Parar, detenerse, tomar aire. Son palabras muy fáciles de pronunciar y, sin embargo, para muchos, realmente complicadas de llevar a cabo. Ahora es el confinamiento, pero antes pudo serlo un despido precipitado, una época sin trabajo, un periodo de vacaciones. Tiempo libre que en estos días se traduce en tiempo improductivo, tiempo inservible, tiempo absurdo. ¿Quién no se ha sentido culpable alguna vez por no hacer nada?
Sumidos en un ritmo frenético, pasamos los días comprimidos en horarios imposibles, quehaceres, responsabilidades y obligaciones; y parar significa no ser bastante, no ser suficiente.
No cumplir con lo que esperamos de nosotros y sobre todo, con lo que esperan los demás. Y entonces surge la ansiedad, el agobio, el sentimiento de culpa. Personas que no saben vivir sin trabajar, que se angustian ante la posibilidad de tiempo libre, ante la idea de pararse. Y en este contexto frenético, llega el confinamiento, la pausa forzosa, la pregunta inevitable: ¿por qué me siento tan mal por no hacer nada?

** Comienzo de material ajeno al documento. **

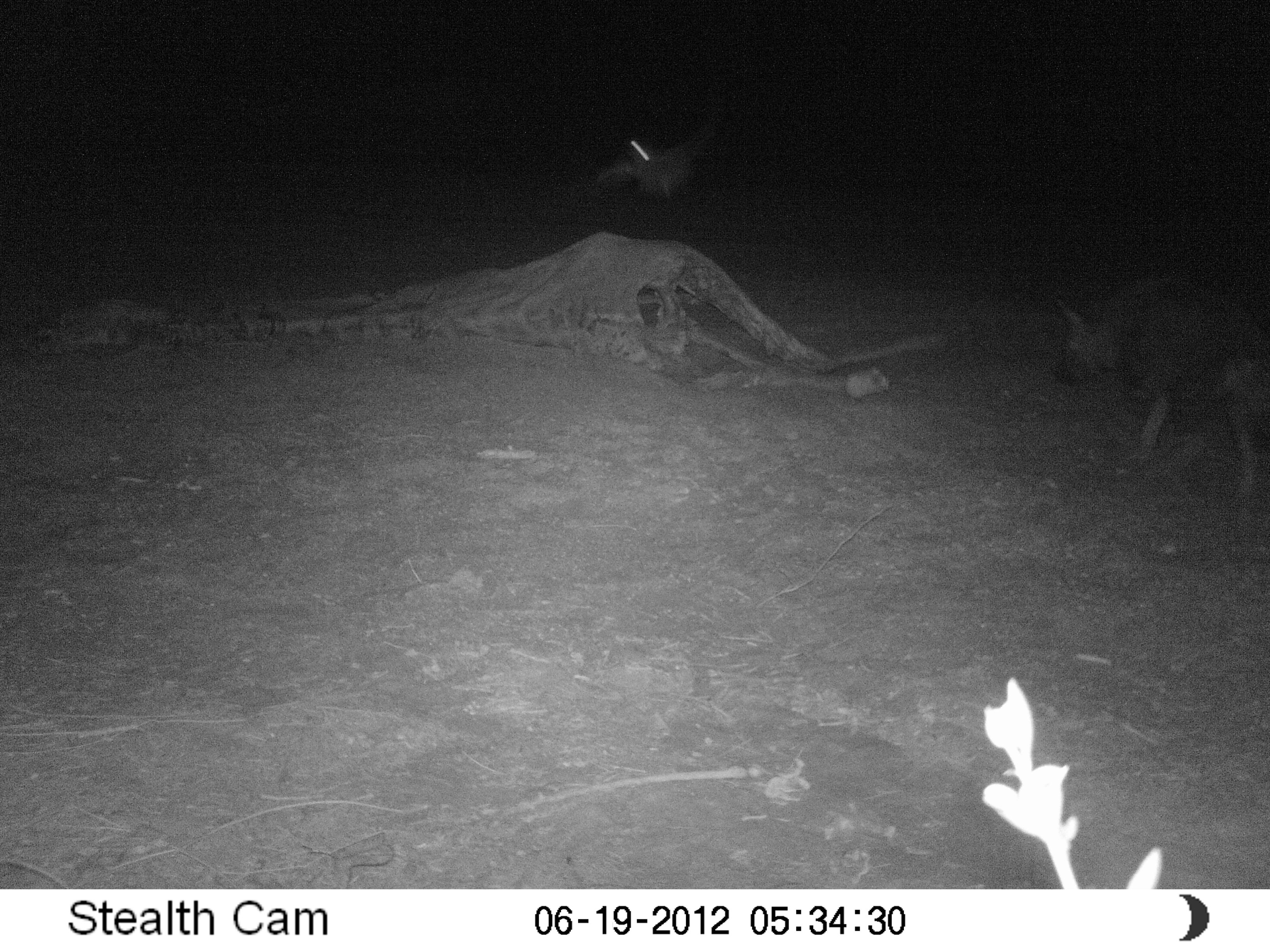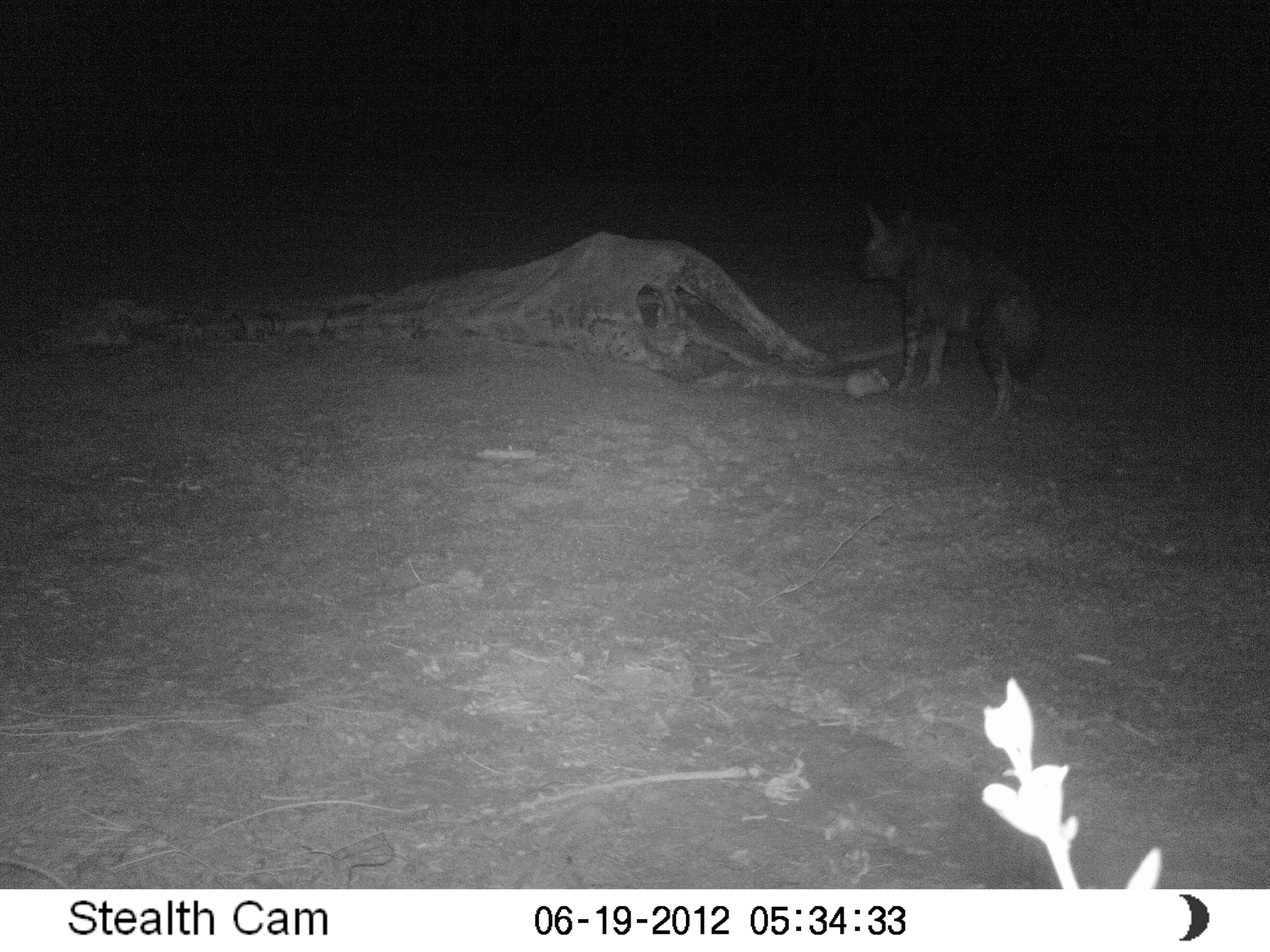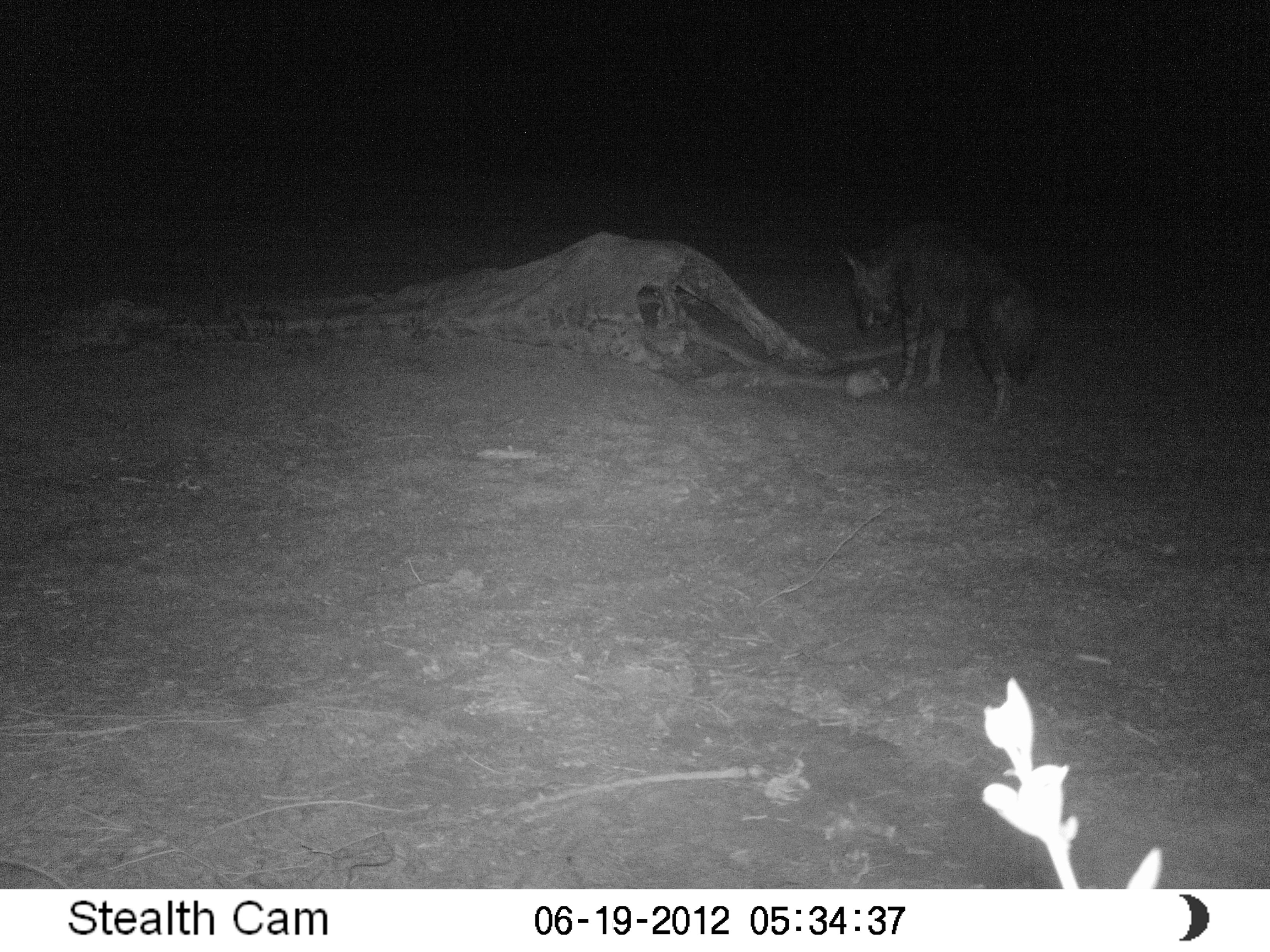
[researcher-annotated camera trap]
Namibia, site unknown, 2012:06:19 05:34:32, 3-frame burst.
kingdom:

Por qué nos sentimos tan culpables por parar
La respuesta es sencilla: es lo que nos han enseñado. En la sociedad moderna, uno de los valores principales es la productividad. Nos educan para hacer, para ser, para alcanzar. El tiempo se ha convertido en un bien productivo, más allá de un bien en sí mismo.
No dejar espacio para el ocio, para los pequeños placeres diarios, para descansar o tumbarse en el sofá se ha convertido en lo habitual. Hemos convertido el estar ocupado en un sinónimo de productividad, en un mecanismo de auto-reconocimiento personal, de estatus social. Una forma de demostrar a los demás quienes somos.

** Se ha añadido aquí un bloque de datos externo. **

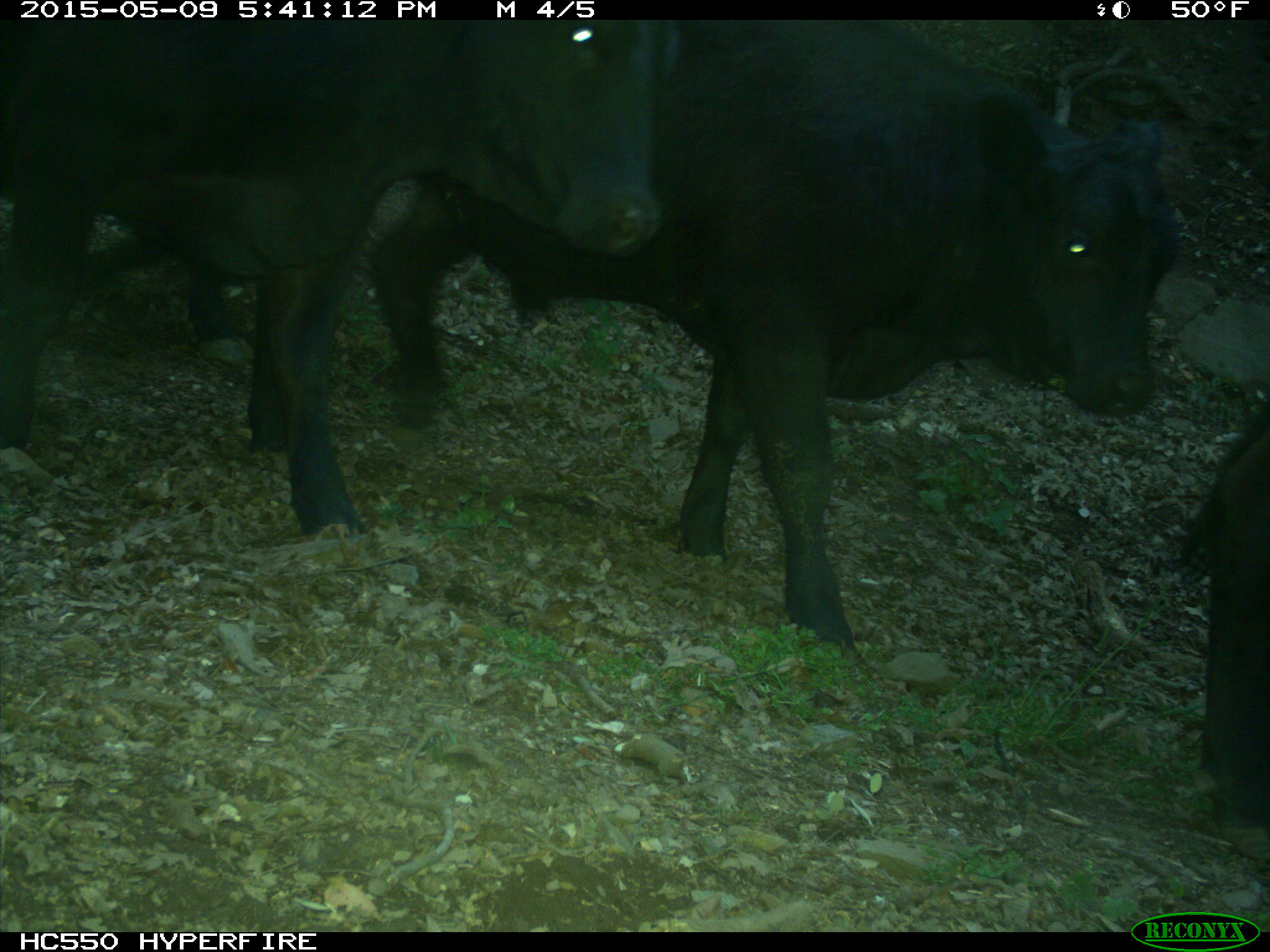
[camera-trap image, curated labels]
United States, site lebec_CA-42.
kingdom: Animalia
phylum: Chordata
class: Mammalia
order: Artiodactyla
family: Bovidae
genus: Bos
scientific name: Bos taurus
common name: domestic cow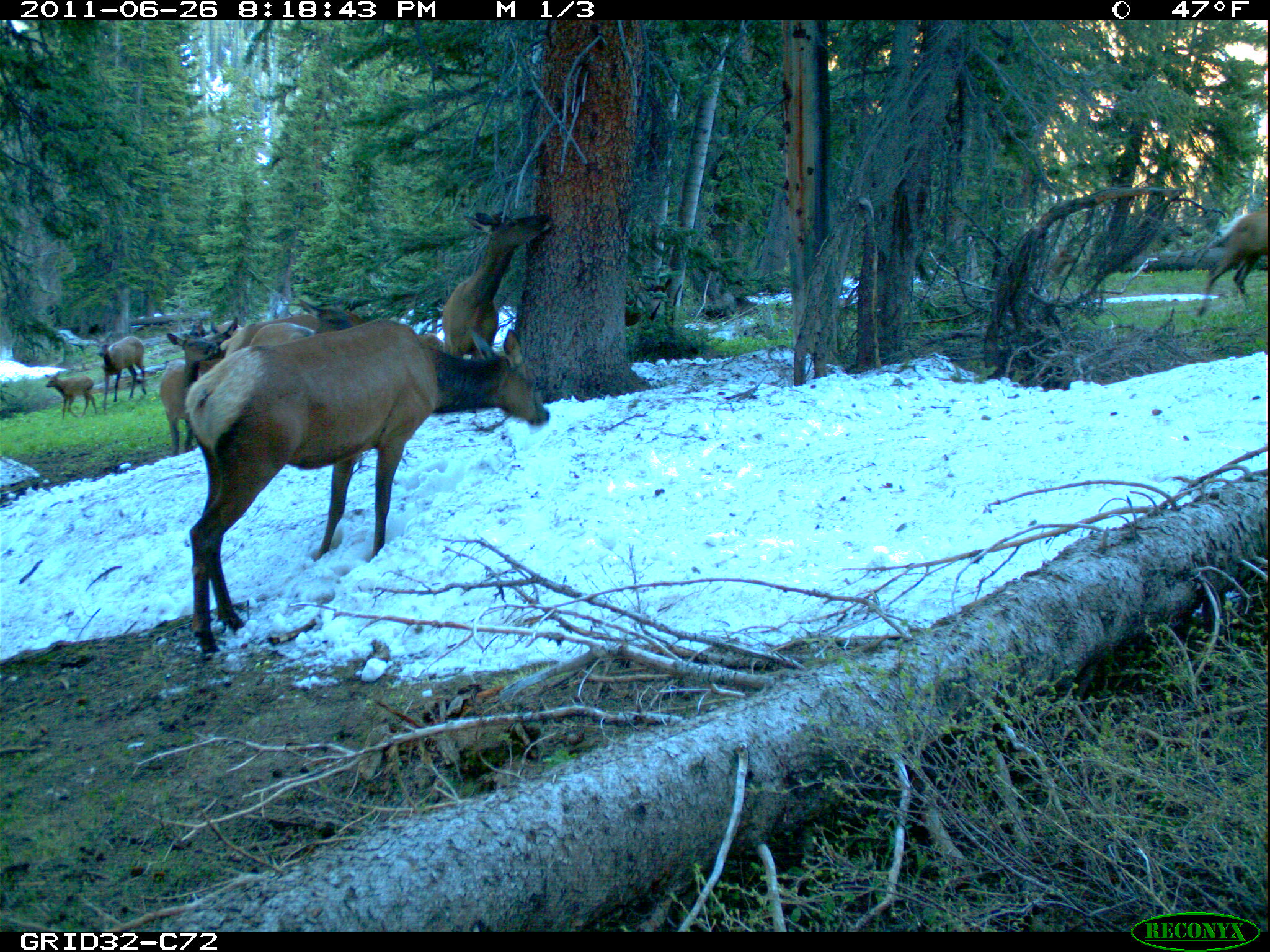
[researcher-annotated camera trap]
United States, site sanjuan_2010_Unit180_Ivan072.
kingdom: Animalia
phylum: Chordata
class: Mammalia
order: Artiodactyla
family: Cervidae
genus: Cervus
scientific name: Cervus elaphus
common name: red deer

Una realidad, que aún se torna más estresante con la aparición de la tecnología, los smartphone o las redes sociales.
Plataformas que nos mantienen conectados de forma permanente al mundo online, produciendo y consumiendo datos, en esa otra realidad marcada por la inmediatez, la sobre-información, los like y una visión idealizada de la realidad.
Y así nos pasamos el día, con la función multitarea activada. Sin darnos tiempo a la pausa, a la contemplación, incluso al aburrimiento.
Con lo necesario que es aburrirse, no hacer nada. Ser improductivo, vago, holgazán, no todo el tiempo pero al menos, si durante un rato. Dar rienda suelta a la mente para que divague sin orden, ni concierto. Sin objetivos claros. Divagar por divagar. ¿Te agobias de sólo imaginarlo? Pues al contrario de lo que puedas pensar, es realmente beneficioso.
Beneficios de no hacer nada
En primer lugar, por un tema de salud. Una de las enfermedades modernas más comunes es el estrés, motivado en gran medida por el ritmo de vida frenético que llevamos. Esto puede ocasionar ansiedad, depresión, diabetes, acné, insuficiencia cardíaca o aparición de eccemas, entre otros. Desconectar de este ritmo frenético y descansar la mente es fundamental para llevar una vida sana y plena.
Otro de sus beneficios es la creatividad. Dejar a la mente campar a sus anchas libera las tensiones acumuladas, favoreciendo la creación de soluciones novedosas a los conflictos y la resolución de problemas. Además, permite memorizar información importante o incorporar nuevos aprendizajes. De este modo, si llevas varios días dándole vueltas a un problema sin solución, probablemente lo mejor que puedes hacer es no hacer nada. ¿Maravilloso, verdad?
Reivindiquemos de una vez por todas la necesidad de no hacer. Dediquemos unos minutos al día al fascinante placer de vaguear. Y la próxima vez que te alcance la culpa por estar tumbado en el sofá, recuerda: ¡si estás haciendo un montón de cosas!